Facilitate the preparation of lessons: select teaching materials on time, know what tasks the teacher and students should perform, and redesign the work ahead to adapt to new situations that may appear during classes.
Ensure that plans are practical instruments for action, serving as guidelines and providing sequential order, objectivity, consistency, and flexibility.
Characteristics of an Effective Plan
- Guidance: The plan establishes guidelines and means of achieving teaching work. As its function is to guide practice based on the demands of the practice itself, it cannot be a rigid and absolute document due to the dynamic nature of the teaching process, which is always in motion and undergoing modifications in relation to real conditions. Constant revisions are thus needed.
- Sequential Order: To achieve the goals, several steps are necessary so that the teaching follows a logical sequence.
- Objectivity: The plan should correspond with the reality in which it will be applied. There is no point in making predictions outside the human and material resources of the school or outside the scope of students. By being aware of the limitations of reality, we can make decisions to overcome existing conditions.
- Consistency: There must be consistency between the overall objectives, specific objectives, content, methods, and evaluation. Consistency refers to the relationship that should exist between ideas and practices. It is also the logical connection between the components of the plan. If the purpose of teaching is to teach students to think and develop their intellectual abilities, the organization of content and methods must reflect this purpose. If we recognize that there is no education without the consolidation of knowledge, our evaluation of learning cannot be confined to a test every two months but should include many forms of assessment throughout the learning process.
- Flexibility: The plan is a guide, not a rigid stance. The pedagogical relationship is always subject to specific conditions, and reality is always in motion, so the plan must be adaptable to change.
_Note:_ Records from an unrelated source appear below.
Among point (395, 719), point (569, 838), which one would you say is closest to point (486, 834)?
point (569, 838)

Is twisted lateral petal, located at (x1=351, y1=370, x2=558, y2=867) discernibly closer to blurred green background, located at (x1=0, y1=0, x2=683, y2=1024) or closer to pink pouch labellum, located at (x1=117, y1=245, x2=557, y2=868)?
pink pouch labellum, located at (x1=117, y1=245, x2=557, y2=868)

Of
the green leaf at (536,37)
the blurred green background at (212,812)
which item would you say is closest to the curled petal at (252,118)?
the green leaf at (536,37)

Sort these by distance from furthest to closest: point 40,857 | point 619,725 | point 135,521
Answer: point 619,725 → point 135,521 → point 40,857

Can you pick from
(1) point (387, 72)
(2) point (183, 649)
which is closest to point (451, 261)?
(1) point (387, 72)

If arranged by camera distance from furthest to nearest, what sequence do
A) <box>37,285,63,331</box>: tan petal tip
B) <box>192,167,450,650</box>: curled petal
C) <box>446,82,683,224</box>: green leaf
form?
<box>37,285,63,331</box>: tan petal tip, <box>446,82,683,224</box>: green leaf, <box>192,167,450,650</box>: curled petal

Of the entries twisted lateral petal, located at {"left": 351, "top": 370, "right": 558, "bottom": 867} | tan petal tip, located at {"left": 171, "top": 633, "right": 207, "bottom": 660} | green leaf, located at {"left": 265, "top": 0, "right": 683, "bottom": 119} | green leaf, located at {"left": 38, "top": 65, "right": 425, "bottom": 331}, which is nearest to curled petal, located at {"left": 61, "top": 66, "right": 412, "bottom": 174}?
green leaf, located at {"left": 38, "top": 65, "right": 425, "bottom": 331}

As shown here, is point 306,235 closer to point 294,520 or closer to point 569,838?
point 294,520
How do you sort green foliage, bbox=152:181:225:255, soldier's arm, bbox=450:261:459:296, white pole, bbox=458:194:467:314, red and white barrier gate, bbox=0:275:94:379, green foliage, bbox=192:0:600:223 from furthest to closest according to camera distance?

Planning does not, by itself, ensure the actual process of teaching. Its production is a function of the direction, organization, and coordination of education. It is necessary that the plans are continuously connected to practice, so they are always revised and reissued. The teacher uses the plan as an opportunity for reflection and evaluation of their practice.
Requirements for Planning
School planning is an activity that guides the decision-making of schools and teachers regarding faculty teaching and learning situations to achieve the best possible results.
The key requirements for planning are: the objectives and tasks of the democratic school, the requirements of the official plans and programs, the preconditions of the students for learning, and the principles and conditions of the process of active assimilation and transmission of content.
Objectives and Tasks of the Democratic School
The first condition for planning is to have secure convictions about the direction we want to give the educational process in our society, namely, the role of the school in emphasizing the education of our students.
A democratic school enables all children to assimilate scientific knowledge and develop their intellectual capabilities, preparing them to actively participate in social life (profession, politics, culture). The tasks of the school, focusing on the transmission and active assimilation of knowledge, should contribute to training objectives: understanding the realities of the job; political training that allows for the active exercise of citizenship (participation in popular organizations, conscious and critical attitude in the election process, etc.); and cultural training to acquire a worldview consistent with the emancipatory interests of the working class.
School education will be more democratic the more it is universalized to all, ensuring both access and retention in early grades, mastery of basic and socially relevant knowledge, and the development of students’ intellectual skills.